In generale è dal primo disco che provo questa sensazione di una continua evoluzione, anche se il mio debutto da solista segna l'inizio di tutto. Ora mi sembra che la mia carriera sia in un continuo cambiamento. Ma se c’è una novità "vera" è quella che mi ha portato, in questo ultimo periodo, a tornare a scrivere e questo approccio alla scrittura è visibile soprattutto nel mio ultimo lavoro (Dolci Frutti Tropicali) dove c’è stata una sorta di scarnificazione proprio dal punto di vista testuale.

Molti a torto non ti conoscono. Ma oltre a scrivere per te lo fai anche per gli altri, le tue collaborazioni sono varie, citiamo per tutte quella con Samuele Bersani che è anche diventata un’amicizia. Il ruolo di autore ti piace quanto quello di interprete di te stesso, se mi lasci passare il termine.
Io amo il modo in cui riesco ad affrontare questo mestiere. Certo non sono mai stato uno che si è messo il riflettore in faccia. L’essere interprete di me stesso mi crea anche una certa difficoltà, ovviamente in senso buono. Sai…a volte essere autore e basta ti pone nella condizione di guardare tutto con occhi diversi.

Sei uno degli artisti italiani, diciamo così, con la penna facile. Hai mai pensato di scrivere poesie o racconti. Alla fine le tue canzoni un po’ già lo sono…
Poesie dici? Sinceramente ci sto pensando solo ultimamente perché mi è capitato di ricevere appunto poesie e racconti di tante persone che mi chiedono un giudizio artistico sulle loro opere. Io non mi sento all’altezza, ma ho letto cose pregevoli. Per tornare alla tua domanda, adesso non mi sento pronto, magari in futuro…

Dai Rosso Maltese, alla carriera solista. Un percorso lungo. Cosa ti resta di quella prima esperienza?
Molto come è facile immaginare. Per me i Rosso Maltese hanno rappresentato una palestra di vita. Con loro ho imparato ad arrangiare e a capire la dinamica di molti strumenti, anche perché eravamo una piccola orchestra. Di quel periodo mi è rimasto anche il fatto di essere considerato uno “alternativo” e mi capita di essere associato, con grande piacere, ad artisti come Frankie Hi-Nrg, Amari, Baustelle.

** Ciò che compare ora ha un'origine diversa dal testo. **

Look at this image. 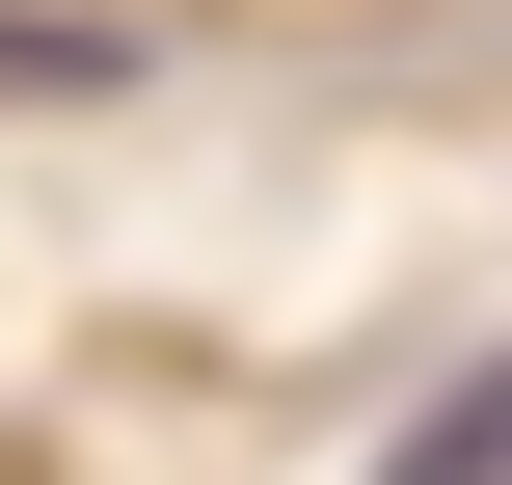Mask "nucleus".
Here are the masks:
<instances>
[{
  "label": "nucleus",
  "mask_w": 512,
  "mask_h": 485,
  "mask_svg": "<svg viewBox=\"0 0 512 485\" xmlns=\"http://www.w3.org/2000/svg\"><path fill=\"white\" fill-rule=\"evenodd\" d=\"M378 485H512V378H459V405H432V432H405Z\"/></svg>",
  "instance_id": "nucleus-1"
}]
</instances>
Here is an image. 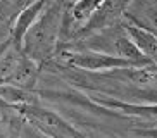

Chi ti ha formato nel tuo percorso musicale?
I Beatles in modo assoluto. Credo di aver consumato i loro album. Poi artisti italiani come Pino Daniele e Ivano Fossati, ma per un motivo in particolare: sono musicisti che fanno molta attenzione al suonato e nella prima parte della mia carriera ero attratto più dalla musica che dai testi.

Adesso ti aspetta il teatro immagino. Che poi è il luogo che meglio si adatta alla tua musica…
E’ così infatti. Stiamo cercando di organizzare concerti in piccoli teatri dove la mia musica trova una migliore dimensione, anche se abbiamo ancora alcune date in spazi aperti. Il 2 settembre, per esempio, sarò a Milano. Poi comincerò a scrivere i nuovi pezzi. Ci sono cose che ho già messo giù e che ho intenzione di proporre agli artisti con i quali collaboro.